Reaves was initially not happy with Veilleux but remembered he was once in Veilleux's shoes.

"I had a flashback to the year when I made the team. I took a run at Cam Janssen and that's what you do to try and make the team," Reaves said. "You've got to leave an impression and that's the kind of game he plays. That's how he's going to make it here. Obviously I wasn't too happy with it at first. That's just how it is. ... It's never fun when a young guy takes a run at you and knocks you on your (rear end)."

* Bortuzzo, Lehtera close to returning -- Lehtera, who hasn't skated regularly with the team since ankle surgery Aug. 4 and defenseman Robert Bortuzzo (undisclosed injury), are expected to skate with the gameday players Thursday and be full-time participants when the team reconvenes Friday.

"He skated hard with Lehtera," Hitchcock said of Bortuzzo. "Both him and Lehtera will join our game players tomorrow, so not the heavy load after, but they're going with our game players. Both will join us on a full-time basis on Friday.

"It's something that we worry about right now because it's plateaued. There was good recovery today, so that's a good sign, but there's a period of time where it wasn't bad but it wasn't where you could ... if you weren't playing games, you couldn't practice. Now's the time to get it to where you could practice, play games, stuff like that rather than have him just as a games-only player. So we thought, 'Why not do it now?' He seems to have turned the corner here now."

Center Scott Gomez, who played in Columbus, took a stick to the mouth early in the game but finished. He missed practice Wednesday and will not play Thursday after having a root canal done.

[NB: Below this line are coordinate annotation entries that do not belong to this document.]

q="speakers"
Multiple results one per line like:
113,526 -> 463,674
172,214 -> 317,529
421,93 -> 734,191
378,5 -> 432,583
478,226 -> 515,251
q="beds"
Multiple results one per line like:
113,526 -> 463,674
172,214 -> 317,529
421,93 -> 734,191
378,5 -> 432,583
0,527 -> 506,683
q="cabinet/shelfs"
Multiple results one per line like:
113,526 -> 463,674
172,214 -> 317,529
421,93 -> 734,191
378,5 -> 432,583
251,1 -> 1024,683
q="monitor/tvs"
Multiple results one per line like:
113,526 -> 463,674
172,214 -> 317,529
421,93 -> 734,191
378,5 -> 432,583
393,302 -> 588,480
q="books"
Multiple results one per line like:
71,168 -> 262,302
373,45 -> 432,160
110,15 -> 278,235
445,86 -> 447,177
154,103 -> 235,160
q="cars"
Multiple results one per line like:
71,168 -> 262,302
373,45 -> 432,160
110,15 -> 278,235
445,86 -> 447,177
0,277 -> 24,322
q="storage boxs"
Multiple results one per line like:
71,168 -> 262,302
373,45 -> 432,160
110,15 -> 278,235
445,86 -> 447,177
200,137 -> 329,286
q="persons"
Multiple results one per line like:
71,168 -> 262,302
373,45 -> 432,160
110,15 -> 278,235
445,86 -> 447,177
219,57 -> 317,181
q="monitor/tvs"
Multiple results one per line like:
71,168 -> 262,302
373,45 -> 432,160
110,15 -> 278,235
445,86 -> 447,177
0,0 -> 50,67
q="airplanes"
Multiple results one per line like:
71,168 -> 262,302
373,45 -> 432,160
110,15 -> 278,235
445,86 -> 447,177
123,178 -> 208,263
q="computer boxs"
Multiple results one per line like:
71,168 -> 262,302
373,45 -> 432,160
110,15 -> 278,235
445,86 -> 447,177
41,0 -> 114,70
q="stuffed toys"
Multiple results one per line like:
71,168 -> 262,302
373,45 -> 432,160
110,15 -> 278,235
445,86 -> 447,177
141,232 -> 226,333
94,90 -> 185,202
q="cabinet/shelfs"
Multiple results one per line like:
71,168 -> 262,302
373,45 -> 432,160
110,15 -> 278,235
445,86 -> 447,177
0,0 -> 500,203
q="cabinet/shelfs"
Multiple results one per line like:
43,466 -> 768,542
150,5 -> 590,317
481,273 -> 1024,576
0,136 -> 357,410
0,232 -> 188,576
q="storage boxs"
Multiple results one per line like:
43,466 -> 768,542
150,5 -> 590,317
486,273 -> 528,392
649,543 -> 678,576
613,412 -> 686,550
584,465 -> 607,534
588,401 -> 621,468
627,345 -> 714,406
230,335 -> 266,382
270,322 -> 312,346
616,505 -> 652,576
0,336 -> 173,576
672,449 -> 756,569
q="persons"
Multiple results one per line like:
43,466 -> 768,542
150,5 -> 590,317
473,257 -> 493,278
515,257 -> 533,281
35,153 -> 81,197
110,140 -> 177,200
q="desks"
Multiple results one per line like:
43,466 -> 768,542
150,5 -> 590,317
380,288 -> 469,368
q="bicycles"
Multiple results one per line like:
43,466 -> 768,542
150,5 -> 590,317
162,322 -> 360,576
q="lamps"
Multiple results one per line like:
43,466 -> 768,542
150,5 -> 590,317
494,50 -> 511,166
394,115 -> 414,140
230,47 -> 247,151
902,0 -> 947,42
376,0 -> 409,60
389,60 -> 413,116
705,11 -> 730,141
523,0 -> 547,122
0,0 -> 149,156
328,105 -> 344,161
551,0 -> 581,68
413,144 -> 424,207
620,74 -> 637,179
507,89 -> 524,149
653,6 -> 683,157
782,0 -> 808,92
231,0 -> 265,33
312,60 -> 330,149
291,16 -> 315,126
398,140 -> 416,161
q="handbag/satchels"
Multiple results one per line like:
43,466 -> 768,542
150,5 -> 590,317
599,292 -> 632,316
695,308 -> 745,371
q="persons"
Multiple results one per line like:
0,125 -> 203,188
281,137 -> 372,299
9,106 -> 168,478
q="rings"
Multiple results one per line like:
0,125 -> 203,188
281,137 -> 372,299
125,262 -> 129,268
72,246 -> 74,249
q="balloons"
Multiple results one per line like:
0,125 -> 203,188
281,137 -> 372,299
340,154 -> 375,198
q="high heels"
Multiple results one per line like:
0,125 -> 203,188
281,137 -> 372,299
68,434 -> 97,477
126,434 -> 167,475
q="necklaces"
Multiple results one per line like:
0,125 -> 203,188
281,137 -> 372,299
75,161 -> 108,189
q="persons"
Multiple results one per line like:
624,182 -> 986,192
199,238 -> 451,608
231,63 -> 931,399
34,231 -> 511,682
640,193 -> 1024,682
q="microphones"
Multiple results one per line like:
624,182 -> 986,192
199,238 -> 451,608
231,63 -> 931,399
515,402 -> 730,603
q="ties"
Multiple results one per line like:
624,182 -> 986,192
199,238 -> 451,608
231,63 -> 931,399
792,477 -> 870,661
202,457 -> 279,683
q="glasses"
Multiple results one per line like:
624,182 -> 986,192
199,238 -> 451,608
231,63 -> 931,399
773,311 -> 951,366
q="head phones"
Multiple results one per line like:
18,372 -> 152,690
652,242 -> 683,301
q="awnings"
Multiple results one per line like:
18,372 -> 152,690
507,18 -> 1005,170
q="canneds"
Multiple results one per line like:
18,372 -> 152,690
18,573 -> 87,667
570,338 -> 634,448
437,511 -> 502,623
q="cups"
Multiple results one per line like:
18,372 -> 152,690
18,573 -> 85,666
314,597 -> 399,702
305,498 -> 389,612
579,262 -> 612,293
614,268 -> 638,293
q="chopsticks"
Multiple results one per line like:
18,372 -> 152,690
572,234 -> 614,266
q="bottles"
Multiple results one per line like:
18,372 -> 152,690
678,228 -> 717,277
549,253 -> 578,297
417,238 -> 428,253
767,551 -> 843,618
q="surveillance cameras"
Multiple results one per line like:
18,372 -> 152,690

* Blues cut roster to 54 -- The Blues trimmed their roster down by seven after assigning forwards Samuel Blais (Victoriaville), Liam Dunda (Owen Sound), Glenn Gawdin (Swift Current), Adam Musil (Red Deer) and C.J. Yakimowicz (London), goalie Luke Opilka (Kitchener) and defenseman Vince Dunn (Niagara) to their respective junior clubs

"Two guys really stick out to me: Samuel Blais, comparing him to last year, he's really improved a lot," Hitchcock said. "He looks like a guy that's going to have a great season. And the guy for me is Dunn. Dunn's been outstanding. Vince looks like if he continues to improve, he looks like the prototypical new kind of way that teams structure their defense. There's room for players like him. Mobile, great transition player, great anticipation. He looks like he was getting better and better. He played well (Tuesday) night, he played well the whole time this year, he played great in Traverse City. Pretty impressive."

* Blues lineup vs. Stars -- The Blues, 1-1-0 in preseason play, will host the Stars Thursday, play at Chicago Saturday before playing at Dallas on Sept. 29 and hosting Chicago Oct. 1 to end preseason play.

Thursday's lineup:

Alexander Steen-Paul Stastny-Vladimir Tarasenko

Jordan Caron-Jaden Schwartz-Dmitrij Jaskin

Magnus Paajarvi-Pat Cannone-Ty Rattie

Yannick Veilleux-Jeremy Welsh-Eriah Hayes

Petteri Lindbohm-Alex Pietrangelo

Joel Edmundson-Kevin Shattenkirk

Andre Benoit-Colton Parayko

Brian Elliott and Jordan Binnington are the goalies.